** Parts of the exercise **
1 – In the Oto care thread, how many Otos did the writer's parents get?
2 – Update the Oto care thread starting at "<Do see if you" and ending at "that kills fish?", replacing "zucchini" with "cucumber".

Re: Angelfish Compatability Question, now, Algae issues... Otos chatting    1/17/10
Okay, okay, the whole city only has 1 PetSmart, and they said they were never going to get angels. And my parents got 6 Otos. Totally surprised and overwhelmed, I knew they liked algae and need zucchini? Help?
<Unless that particular PetSmart has something against Angels, I have to think that the person you spoke with may not have known what the store was going to get. Any and all of the major chains that I've been to have carried Angelfish! As for the Otos, take the time to use WWM to read up on their needs.... can be difficult fish to keep alive for an extended period of time, due to dietary needs.
Re: Angelfish Compatability Question, now, Algae issues
Thanks... Now that I've sort of calmed down... Okay, there are 6 Otos. 4 medium size, 1 tiny, and 1 huge. What do I need to feed them? I know about that they need algae wafers only if the algae run out. And spinach?
Lettuce? Driftwood? By the way, The PetSmart said they die too quickly. The last time I ever saw angels there, it was one very very lonely and bored one. Aw well, thanks for your help! Even if the topics change once every two emails... Sorry about that! Otos seem to be very spirited....
<Please read where I referred you for information on feeding/care/etc. I scanned the pages prior to linking you to them -- I know this information is there! Understand that these fish, like most fish, do not eat ALL algae, but a specific type. You will likely need to supplement their feeding to have any hope of them surviving. Please read, read, read. Here are those links, again:
Don't forget to check out the linked pages at the top of these pages, as well.
Re: Angelfish Compatability Question, now, Algae issues, now, Oto care/feeding
Thanks! Sorry for the bad spelling. Looks like I got to steal veggies and get algae wafers... Sadly they only eat green algae.... Though I do have some. Thanks for the great help you've given me!
<Do see if you can locate a wet-frozen Spirulina cube-type product, as it might help, or, if you have an ethnic foods section in your grocery store, check out the Sushi Nori that is sold for human consumption with the Oriental foods... either of these are products that stay "good" for a long time, unlike zucchini, and so would be easier to have on hand. Also, do find out what's going on with your filter -- the turnover -- as there's a good chance that filtration needs to be upgraded as you add fish. You're welcome!
Re: Angelfish Compatability Question, now, Algae issues, now, Oto care/feeding
Even though I'm Asian I still ask this.... Won't Nori have salt, and something like sugar or stuff that kills fish?
<It shouldn't... is just dried seaweed.>
I've learned that human foods aren't right for fish...... Am I right?
<Well, when you keep fish who have special dietary needs, then you feed whatever they'll eat that satisfies those needs! I am not saying to feed them hotdogs (you'd be surprised how many people feed foods such as this!), but Nori is about as close as you're going to get to the natural diet, along with the Spirulina tablets, if they'll eat them, or wet-frozen Spirulina.>
I know that my current 6 Otos are grazing on algae right now. They still eat the brown stuff. The otofaqs said they only eat green algae?

** Extracted material **
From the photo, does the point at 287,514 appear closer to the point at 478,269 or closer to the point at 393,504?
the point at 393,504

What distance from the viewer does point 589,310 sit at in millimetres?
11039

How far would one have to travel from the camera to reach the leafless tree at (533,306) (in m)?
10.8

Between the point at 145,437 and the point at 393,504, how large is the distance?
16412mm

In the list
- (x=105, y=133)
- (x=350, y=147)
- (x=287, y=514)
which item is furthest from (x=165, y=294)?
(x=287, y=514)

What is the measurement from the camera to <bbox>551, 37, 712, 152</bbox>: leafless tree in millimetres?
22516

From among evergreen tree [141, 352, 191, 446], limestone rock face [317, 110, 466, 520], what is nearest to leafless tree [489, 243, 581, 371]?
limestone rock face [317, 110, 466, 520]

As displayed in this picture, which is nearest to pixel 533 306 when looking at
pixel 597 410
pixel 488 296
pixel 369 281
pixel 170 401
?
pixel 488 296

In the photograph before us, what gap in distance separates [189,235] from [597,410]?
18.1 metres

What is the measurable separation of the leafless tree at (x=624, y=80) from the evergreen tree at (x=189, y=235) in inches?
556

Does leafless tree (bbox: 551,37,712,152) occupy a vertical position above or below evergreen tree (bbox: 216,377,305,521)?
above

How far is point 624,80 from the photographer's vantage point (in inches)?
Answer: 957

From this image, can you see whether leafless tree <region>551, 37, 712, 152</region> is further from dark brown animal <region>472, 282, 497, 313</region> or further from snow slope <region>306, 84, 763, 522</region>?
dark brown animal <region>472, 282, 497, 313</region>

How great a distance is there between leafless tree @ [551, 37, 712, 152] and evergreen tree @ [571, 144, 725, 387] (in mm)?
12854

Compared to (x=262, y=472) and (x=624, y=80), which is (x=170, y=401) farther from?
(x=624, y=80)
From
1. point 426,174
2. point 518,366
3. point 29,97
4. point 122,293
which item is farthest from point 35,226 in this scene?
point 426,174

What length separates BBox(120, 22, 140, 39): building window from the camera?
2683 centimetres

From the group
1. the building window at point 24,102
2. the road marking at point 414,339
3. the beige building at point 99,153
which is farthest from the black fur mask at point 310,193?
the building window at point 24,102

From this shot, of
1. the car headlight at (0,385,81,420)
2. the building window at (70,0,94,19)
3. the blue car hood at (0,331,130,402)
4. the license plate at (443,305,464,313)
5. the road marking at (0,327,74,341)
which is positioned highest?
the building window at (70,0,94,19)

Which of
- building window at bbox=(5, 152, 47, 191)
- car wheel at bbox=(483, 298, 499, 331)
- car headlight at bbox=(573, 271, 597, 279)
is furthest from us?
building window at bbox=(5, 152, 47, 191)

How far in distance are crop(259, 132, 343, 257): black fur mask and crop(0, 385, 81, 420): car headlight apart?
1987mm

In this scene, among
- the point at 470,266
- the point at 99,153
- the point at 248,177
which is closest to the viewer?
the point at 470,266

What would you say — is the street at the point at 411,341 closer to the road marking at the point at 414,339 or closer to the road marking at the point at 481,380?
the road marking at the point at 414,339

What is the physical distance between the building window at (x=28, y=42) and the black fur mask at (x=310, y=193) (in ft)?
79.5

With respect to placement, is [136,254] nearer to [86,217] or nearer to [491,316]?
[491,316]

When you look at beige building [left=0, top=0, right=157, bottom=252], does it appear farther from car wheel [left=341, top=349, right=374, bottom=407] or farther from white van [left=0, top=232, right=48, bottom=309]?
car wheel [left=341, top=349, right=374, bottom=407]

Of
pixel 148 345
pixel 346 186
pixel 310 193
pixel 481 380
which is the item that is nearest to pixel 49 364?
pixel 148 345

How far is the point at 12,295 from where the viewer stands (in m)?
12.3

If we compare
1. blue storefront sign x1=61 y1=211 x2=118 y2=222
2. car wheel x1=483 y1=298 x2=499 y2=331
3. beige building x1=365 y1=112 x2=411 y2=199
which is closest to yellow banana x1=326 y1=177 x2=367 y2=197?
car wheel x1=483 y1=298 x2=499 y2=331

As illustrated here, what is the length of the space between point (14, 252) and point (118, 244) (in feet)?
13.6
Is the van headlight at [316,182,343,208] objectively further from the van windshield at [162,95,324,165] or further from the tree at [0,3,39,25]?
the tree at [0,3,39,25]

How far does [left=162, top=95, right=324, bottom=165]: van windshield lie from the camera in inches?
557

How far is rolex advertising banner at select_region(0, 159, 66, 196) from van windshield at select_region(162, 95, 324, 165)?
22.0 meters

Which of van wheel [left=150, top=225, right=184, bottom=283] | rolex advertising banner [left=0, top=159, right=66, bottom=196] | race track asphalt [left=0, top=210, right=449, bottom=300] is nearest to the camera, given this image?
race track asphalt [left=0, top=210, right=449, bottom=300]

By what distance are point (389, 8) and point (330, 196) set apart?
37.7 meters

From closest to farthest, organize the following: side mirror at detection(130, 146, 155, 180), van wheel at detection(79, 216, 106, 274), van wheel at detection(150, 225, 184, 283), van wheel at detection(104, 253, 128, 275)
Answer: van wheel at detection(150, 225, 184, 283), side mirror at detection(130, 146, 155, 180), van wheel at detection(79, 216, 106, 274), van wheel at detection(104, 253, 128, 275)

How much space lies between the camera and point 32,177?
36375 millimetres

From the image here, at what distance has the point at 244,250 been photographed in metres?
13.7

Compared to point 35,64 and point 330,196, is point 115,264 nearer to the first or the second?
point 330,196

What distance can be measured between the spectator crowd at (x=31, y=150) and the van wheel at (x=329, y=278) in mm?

** List of solutions **
1 – Six

2 –
<Do see if you can locate a wet-frozen Spirulina cube-type product, as it might help, or, if you have an ethnic foods section in your grocery store, check out the Sushi Nori that is sold for human consumption with the Oriental foods... either of these are products that stay "good" for a long time, unlike cucumber, and so would be easier to have on hand. Also, do find out what's going on with your filter -- the turnover -- as there's a good chance that filtration needs to be upgraded as you add fish. You're welcome!
Re: Angelfish Compatability Question, now, Algae issues, now, Oto care/feeding
Even though I'm Asian I still ask this.... Won't Nori have salt, and something like sugar or stuff that kills fish?